Kız Kulesi:
Kız Kulesi İlçe’nin güneydoğusunda, Kont Pelenon tarafından yaptırılmıştır. Zamanında bir gözetleme yeri olarak kullanılmıştır. Bu gün için bu önemini yitirmiştir.
Manastır:
Dumlupınar Mahallesi’nde, şimdiki cezaevinin bulunduğu yerdedir. Kont Polenon’un burada muhteşem bir şato yaptırdığı ve bugün için şatonun tümüyle yok olduğu, kalıntılarına halk tarafından manastır adı verildiği sanılmaktadır.
Göreği Manastırı:
İlçenin batısına 5 km. uzaklıkta ve Evkaf köyünün sınırları içinde Pond Devleti zamanından kalma kale, şato, kilise, manastır ve yapı kalıntılarına rastlanmaktadır. Büyük bir şehrin varlığını gösteren bu kalıntılar içinde bulunan bir gümüş para üzerindeki yazıdan, zamanında Hacı Şevda isminde bir Derebeyi’nin burada hüküm sürdüğü ve adına para bastırdığı anlaşılmaktadır.
Cıngırt Kaya Mezarları:
Fatsa’nın batısında ve 5 km. uzağındaki Görevi deresindeki tepenin üzerinde, zamanında bir kalenin kurulduğu, bugünkü kalıntılardan anlaşılmaktadır. Kalenin üzerinden Elekçi deresine 45 derecelik bir eğimle inen ve büyük bir kayanın içinde tünel genişliğinde açılmış, 120 basamaklı bir oyuntu vardır. Dibi, asırlarca atılan taşlarla dolan bu oyuntunun, tepedeki kaleden Elekçi deresine inen gizli bir merdiven olduğu sanılmaktadır.
Sarmaşık Kaplıcaları:
İlçeye 10 km. uzaklıkta, motorlu taşıt aracıyla gitme olanağı olan ve sağlık yönünden çok yararlı olduğu bugüne dek yapılagelmekte olan uygulamalarla saptanan Sarmaşık Kaplıcaları Özel İdare tarafından işletilmekle birlikte modern bir tesisin kurulmaması, barınma ve konaklama olanaklarının güçlüğü karşısında gerçek değerini bulmaktan uzak kalmıştır.

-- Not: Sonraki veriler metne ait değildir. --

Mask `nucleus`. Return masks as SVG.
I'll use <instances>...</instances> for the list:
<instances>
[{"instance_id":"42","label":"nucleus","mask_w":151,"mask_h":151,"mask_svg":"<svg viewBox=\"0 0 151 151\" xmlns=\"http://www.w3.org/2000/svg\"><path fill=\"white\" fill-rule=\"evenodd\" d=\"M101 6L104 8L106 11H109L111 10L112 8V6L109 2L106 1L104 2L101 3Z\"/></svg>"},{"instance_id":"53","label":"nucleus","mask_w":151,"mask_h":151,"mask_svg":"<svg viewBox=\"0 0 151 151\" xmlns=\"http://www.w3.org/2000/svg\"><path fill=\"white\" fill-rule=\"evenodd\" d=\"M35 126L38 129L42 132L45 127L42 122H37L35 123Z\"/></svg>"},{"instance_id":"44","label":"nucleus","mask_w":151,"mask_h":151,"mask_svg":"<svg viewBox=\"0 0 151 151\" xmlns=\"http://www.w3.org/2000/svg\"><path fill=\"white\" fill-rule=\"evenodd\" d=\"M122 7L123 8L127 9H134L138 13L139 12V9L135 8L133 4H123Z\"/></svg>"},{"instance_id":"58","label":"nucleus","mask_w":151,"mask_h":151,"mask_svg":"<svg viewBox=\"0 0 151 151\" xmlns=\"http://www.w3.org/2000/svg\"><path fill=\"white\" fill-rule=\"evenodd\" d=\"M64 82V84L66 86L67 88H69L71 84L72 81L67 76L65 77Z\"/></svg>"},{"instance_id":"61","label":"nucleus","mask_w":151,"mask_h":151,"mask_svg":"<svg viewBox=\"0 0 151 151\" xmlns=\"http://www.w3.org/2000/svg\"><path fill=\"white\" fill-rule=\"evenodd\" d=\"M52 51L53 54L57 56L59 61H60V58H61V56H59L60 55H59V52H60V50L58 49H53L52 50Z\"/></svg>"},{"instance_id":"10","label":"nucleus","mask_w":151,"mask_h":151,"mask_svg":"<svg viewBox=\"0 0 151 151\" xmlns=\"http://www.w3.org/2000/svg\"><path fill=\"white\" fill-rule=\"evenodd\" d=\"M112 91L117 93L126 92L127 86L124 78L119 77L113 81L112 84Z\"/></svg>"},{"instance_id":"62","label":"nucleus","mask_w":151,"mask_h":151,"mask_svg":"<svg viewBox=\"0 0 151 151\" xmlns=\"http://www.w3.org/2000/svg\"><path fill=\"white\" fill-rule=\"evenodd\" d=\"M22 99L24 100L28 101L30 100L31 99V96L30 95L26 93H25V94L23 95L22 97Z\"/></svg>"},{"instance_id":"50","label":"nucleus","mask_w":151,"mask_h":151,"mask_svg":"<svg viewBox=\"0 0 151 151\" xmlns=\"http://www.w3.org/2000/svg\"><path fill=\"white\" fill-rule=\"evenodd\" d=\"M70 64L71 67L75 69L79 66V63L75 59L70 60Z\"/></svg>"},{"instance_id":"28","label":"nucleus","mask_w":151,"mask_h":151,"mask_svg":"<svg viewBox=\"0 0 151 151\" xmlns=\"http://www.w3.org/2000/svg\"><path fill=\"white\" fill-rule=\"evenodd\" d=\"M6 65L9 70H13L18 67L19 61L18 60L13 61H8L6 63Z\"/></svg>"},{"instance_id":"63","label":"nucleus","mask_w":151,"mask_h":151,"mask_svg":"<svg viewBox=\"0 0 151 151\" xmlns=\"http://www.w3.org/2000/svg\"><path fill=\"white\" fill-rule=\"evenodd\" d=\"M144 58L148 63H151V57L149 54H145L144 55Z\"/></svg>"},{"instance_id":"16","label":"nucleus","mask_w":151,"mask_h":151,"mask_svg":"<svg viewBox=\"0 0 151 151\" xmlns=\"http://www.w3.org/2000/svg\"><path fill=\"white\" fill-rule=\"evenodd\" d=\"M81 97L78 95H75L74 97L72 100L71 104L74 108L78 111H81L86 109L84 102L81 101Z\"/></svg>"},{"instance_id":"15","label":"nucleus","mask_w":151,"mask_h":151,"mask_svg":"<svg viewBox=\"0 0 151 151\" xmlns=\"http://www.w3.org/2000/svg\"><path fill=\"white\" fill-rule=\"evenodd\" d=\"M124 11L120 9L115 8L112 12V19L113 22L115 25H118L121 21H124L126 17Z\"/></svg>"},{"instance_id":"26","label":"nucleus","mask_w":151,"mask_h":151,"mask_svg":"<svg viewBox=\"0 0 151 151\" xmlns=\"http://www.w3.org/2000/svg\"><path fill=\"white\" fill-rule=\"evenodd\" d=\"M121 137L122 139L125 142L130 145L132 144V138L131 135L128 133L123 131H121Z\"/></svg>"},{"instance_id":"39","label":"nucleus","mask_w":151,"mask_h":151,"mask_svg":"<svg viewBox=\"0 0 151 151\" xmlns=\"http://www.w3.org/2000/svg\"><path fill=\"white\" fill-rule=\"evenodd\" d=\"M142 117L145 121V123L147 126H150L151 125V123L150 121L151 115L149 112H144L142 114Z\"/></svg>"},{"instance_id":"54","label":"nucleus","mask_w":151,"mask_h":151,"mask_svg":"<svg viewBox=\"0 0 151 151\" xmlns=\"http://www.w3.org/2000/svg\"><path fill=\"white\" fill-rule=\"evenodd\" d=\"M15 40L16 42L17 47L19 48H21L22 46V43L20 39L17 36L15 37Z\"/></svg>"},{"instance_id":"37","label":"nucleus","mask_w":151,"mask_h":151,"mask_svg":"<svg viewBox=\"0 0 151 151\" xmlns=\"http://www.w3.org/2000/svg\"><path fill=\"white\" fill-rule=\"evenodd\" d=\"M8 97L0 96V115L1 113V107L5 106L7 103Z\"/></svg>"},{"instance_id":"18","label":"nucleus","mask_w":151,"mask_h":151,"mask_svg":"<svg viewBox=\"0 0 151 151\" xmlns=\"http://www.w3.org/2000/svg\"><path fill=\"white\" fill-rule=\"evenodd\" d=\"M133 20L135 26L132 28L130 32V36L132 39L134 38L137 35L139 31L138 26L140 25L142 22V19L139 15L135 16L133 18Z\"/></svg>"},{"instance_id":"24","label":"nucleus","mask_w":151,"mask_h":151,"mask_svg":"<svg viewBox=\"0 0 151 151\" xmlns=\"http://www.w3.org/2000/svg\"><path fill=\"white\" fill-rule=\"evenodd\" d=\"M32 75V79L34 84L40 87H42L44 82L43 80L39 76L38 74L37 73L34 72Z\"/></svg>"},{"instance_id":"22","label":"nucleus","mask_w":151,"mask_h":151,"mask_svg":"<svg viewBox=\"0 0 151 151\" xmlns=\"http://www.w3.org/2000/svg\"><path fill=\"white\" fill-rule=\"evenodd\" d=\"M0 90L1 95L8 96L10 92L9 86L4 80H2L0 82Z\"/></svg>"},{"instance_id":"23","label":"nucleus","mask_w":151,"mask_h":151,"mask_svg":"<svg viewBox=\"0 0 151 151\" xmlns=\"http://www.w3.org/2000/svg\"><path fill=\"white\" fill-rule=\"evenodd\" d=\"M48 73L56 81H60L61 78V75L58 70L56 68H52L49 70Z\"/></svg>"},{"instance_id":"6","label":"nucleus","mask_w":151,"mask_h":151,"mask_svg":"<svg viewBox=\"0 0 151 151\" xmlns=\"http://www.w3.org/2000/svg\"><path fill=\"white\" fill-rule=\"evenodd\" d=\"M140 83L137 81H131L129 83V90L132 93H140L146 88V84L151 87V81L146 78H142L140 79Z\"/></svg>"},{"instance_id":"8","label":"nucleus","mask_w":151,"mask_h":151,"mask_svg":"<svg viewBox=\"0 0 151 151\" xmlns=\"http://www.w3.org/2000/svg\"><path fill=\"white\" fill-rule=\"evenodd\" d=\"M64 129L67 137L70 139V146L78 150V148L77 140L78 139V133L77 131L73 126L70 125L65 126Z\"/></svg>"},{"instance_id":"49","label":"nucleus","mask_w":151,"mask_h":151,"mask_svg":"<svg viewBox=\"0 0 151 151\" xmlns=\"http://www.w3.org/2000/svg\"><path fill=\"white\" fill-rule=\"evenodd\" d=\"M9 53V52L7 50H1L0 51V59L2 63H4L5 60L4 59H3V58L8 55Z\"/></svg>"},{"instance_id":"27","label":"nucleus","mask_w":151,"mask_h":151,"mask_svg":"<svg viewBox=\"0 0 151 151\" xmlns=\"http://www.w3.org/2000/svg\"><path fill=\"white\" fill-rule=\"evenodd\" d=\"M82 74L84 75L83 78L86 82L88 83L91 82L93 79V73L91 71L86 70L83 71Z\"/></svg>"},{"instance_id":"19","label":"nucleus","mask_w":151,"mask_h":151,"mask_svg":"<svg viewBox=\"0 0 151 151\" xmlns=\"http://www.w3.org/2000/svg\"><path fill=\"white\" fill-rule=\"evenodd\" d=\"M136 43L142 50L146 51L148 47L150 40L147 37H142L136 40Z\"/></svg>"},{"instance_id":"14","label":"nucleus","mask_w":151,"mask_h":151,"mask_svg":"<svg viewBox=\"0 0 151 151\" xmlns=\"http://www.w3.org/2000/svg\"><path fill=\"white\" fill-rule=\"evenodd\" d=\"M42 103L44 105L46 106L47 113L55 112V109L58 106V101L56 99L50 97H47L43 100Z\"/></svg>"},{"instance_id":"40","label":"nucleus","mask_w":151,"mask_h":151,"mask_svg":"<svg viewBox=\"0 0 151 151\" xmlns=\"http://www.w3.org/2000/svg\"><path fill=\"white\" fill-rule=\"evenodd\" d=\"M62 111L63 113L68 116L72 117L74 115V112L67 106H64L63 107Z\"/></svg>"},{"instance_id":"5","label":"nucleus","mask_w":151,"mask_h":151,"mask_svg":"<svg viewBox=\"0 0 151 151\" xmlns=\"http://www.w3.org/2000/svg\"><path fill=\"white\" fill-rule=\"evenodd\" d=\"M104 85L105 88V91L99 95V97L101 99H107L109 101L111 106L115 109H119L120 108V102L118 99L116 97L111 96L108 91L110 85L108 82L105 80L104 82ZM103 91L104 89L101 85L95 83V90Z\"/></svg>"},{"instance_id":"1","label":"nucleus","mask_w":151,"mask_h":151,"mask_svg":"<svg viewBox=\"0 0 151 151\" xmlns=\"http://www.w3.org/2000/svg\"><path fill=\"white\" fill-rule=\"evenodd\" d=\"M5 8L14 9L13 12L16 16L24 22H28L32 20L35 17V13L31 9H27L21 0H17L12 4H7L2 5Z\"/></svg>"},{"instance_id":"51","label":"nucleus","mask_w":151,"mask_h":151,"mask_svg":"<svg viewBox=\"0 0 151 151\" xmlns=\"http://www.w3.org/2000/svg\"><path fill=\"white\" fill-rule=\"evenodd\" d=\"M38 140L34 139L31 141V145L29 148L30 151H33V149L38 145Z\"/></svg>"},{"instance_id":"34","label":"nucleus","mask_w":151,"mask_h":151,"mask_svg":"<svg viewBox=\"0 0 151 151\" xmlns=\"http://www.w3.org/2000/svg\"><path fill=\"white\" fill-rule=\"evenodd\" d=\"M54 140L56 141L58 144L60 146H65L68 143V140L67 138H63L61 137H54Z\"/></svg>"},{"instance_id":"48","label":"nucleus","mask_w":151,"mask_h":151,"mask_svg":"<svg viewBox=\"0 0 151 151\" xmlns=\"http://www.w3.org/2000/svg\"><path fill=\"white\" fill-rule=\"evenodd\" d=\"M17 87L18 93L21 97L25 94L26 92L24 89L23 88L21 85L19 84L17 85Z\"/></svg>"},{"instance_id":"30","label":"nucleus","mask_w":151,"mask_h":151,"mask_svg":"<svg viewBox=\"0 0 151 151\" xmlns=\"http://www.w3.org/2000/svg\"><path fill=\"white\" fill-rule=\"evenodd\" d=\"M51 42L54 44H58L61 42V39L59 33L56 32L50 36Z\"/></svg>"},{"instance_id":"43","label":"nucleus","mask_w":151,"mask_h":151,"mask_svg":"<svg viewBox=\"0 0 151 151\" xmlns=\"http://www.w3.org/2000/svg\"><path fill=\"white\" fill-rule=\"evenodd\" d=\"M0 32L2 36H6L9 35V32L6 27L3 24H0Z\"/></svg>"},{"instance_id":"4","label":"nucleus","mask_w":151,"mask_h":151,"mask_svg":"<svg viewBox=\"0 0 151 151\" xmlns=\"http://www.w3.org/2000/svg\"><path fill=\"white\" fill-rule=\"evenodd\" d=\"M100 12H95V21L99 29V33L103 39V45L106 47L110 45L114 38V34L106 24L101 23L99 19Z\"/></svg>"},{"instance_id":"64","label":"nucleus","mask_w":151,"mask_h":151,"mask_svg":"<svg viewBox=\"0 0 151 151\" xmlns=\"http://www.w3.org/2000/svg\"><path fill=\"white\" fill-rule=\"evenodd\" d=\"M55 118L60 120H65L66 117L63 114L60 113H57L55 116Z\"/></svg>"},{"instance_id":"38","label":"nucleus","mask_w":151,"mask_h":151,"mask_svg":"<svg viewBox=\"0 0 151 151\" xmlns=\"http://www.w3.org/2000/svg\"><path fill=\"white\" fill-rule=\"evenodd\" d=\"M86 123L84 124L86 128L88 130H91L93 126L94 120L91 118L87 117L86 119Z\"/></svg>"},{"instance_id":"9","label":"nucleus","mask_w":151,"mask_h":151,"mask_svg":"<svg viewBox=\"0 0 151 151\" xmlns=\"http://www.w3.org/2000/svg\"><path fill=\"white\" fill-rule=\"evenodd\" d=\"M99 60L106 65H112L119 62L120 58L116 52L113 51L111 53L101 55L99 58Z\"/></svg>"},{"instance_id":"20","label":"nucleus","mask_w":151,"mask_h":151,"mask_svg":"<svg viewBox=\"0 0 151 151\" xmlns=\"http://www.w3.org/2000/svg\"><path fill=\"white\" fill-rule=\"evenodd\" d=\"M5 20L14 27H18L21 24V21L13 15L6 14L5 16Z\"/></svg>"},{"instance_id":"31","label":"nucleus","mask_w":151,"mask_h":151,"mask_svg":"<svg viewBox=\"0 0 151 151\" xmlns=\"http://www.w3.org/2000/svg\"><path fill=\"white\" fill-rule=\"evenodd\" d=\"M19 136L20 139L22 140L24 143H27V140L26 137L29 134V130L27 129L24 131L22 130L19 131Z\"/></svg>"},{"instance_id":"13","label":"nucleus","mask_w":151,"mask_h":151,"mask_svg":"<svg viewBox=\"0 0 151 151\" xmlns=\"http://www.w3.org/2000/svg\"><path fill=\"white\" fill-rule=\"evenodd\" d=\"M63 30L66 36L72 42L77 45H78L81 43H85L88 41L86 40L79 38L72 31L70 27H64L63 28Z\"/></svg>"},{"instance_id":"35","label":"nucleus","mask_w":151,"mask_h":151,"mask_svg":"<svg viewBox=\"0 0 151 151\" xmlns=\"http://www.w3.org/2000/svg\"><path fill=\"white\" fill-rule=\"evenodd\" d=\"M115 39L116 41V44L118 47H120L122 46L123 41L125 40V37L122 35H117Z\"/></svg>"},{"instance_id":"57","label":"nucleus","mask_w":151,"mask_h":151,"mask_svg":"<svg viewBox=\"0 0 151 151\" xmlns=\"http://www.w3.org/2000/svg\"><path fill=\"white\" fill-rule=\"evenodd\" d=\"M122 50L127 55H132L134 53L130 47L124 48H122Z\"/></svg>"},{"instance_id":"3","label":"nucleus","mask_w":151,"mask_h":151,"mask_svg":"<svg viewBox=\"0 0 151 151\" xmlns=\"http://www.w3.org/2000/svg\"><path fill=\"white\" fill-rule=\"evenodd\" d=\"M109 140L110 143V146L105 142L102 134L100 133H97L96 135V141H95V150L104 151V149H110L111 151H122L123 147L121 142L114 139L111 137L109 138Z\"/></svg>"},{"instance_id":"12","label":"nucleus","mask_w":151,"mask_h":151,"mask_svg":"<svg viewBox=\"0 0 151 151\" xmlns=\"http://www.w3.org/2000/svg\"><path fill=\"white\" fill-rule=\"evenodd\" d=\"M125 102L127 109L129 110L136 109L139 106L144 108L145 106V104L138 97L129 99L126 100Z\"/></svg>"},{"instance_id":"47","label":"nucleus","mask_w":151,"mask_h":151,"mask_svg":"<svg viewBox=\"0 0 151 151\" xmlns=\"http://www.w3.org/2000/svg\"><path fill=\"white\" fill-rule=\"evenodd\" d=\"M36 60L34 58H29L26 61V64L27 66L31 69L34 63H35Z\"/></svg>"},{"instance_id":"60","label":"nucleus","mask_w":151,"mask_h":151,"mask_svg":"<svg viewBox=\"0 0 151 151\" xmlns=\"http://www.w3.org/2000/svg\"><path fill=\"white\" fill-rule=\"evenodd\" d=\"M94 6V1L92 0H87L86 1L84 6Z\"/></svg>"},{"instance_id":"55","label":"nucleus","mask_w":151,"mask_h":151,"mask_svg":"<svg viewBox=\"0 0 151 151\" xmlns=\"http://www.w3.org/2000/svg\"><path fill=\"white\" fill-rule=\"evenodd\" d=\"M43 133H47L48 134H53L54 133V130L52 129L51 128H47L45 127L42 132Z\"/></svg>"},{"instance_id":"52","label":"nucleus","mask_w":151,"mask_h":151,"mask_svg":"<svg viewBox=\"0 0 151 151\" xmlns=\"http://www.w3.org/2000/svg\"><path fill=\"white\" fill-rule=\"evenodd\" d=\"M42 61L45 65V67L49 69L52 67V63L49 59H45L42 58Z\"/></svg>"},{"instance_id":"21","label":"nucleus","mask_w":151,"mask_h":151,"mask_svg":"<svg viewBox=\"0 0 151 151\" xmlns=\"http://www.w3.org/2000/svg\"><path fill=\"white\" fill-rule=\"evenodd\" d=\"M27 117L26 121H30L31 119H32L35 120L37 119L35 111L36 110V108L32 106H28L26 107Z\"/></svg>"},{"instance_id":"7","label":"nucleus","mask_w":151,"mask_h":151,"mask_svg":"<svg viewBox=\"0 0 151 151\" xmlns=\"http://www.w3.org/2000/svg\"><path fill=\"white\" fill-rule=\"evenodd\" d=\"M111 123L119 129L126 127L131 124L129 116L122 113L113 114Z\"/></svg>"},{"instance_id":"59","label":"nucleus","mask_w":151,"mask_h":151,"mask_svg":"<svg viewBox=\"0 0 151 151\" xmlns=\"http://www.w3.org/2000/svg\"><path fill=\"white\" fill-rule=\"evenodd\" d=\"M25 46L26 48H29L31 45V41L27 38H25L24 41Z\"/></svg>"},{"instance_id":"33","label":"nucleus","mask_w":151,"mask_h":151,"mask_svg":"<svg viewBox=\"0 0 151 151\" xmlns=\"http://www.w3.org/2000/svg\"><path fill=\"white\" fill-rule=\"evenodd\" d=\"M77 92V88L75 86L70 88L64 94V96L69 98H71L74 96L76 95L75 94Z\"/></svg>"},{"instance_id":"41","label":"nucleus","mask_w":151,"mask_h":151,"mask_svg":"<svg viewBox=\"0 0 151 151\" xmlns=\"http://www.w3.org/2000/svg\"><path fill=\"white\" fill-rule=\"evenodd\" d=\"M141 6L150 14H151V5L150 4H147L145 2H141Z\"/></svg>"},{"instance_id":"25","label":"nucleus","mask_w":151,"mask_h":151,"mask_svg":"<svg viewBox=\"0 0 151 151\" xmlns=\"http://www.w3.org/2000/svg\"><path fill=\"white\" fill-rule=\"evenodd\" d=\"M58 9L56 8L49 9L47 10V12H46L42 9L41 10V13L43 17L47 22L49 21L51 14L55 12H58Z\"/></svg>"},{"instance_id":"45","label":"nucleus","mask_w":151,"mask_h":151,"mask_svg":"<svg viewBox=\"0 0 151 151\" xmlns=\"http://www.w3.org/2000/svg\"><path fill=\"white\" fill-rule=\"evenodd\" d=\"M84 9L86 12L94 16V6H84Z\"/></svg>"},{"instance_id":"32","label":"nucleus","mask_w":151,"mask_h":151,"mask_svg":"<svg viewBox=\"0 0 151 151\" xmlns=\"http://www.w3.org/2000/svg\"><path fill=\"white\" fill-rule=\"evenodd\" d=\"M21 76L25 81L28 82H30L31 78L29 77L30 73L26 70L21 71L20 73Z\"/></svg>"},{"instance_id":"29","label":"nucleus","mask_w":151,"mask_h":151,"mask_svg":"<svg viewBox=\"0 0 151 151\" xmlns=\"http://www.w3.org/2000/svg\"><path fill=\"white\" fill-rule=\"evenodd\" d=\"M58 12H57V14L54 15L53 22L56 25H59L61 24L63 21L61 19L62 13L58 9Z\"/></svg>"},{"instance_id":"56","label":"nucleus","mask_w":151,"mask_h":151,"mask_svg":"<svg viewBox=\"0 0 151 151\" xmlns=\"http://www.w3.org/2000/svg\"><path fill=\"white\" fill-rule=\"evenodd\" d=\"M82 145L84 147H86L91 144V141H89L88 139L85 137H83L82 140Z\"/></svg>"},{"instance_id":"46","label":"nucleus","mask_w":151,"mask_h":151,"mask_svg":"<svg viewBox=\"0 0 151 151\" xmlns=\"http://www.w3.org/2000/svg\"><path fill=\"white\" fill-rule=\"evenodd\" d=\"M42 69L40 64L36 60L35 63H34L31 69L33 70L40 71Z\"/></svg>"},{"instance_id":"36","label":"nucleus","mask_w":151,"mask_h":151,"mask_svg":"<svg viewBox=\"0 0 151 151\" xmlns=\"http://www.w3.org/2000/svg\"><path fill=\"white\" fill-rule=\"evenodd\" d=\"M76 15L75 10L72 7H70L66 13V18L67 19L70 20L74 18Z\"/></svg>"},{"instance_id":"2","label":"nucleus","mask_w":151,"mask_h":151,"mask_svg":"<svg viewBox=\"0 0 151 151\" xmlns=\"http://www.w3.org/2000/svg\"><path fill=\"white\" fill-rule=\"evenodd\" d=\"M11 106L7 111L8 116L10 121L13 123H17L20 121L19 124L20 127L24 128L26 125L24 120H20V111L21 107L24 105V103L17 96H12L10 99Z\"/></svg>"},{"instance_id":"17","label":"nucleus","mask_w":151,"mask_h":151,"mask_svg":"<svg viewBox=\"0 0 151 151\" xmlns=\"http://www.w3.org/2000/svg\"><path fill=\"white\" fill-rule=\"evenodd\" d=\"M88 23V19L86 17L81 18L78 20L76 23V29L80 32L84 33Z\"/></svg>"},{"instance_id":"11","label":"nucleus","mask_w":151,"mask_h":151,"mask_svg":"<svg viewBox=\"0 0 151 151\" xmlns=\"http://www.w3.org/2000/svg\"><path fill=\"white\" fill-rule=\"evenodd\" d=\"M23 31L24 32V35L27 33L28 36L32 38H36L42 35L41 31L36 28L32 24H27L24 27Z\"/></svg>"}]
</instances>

Yapılan çözümlemelerle; berrak, renksiz, kokusuz ve hafif milki lezzetinde olduğu anlaşılan 47 santigrat derece sıcaklıkta suyun 1 lt.sinin bileşiminde 0.731 gr. Hamızı kibrit, 0.1755 gr. Klorür dö sodyum, 0.253 gr. Kalsiyum humuzu, 0.005 gr. Silis, 1.433 gr. Yeluse özünün bulunduğu saptanmıştır. Dakikada 200 lt. akar.
Bolaman`daki Tarihi Konak:
Fatsa – Ordu Yolu üzerinde ilçeye 9 km. uzaklıktaki bu bina Bolaman`ın adeta sembolü olmuştur. Her yıl yüzlerce fotoğrafı çekilmekte turistik eşyalarda, hatta kibrit kutularında bile fotoğrafları yer almaktadır.
Bu değerli eseri incelerken iki ayrı zamanla, birbirine hiç benzemeyen iki aynı tarihle karşılaşabiliriz. Birincisi, miladi yılın belki de ilk yüz yıllarına kadar gerilere giden tarihlerde yapılmış olan taş duvarları, ikincisi ise Osmanlı mimarisinin damgasını taşıyan ve daha dün denilebilecek kadar yakın olan 18. yy`ın sonlarında yapıldığı sanılan yukarıda sözünü ettiğimiz taş duvarlar üzerindeki ahşap konaktır. Bu konak, “Hazinedar” ailesinin Kale`ye ilk yerleşmiş olan Büyük Ali Bey`in oğlu Mehmet Bey tarafından yaptırıldığı sanılmaktadır. Aşağı-Yukarı iki yüz yıla yakın bir geçmişi vardır. Binanın altındaki taş duvarların yaşı ise çok eskidir. Başlangıçta dört bir yanı suyla çevrili bir ada üzerine o devrin yaşayanlarınca korunmak için kale gibi yaptırılan bu surların içinde bir de kilisesi vardır.
Kültür Bakanlığı Eski Eserler ve Müzeler Genel Müdürlüğü`nce, konak ve duvarları tarihi değeri olduğu tesbit ve tescil edilmiştir. Aynı Genel Müdürlük konak için “Eski Türk mimarisinin tipik bir örneğidir” der. En son olarak bu eser “Karadeniz Teknik Üniversitesi” tarafından restore edilmek üzere korunmaya alınmıştır.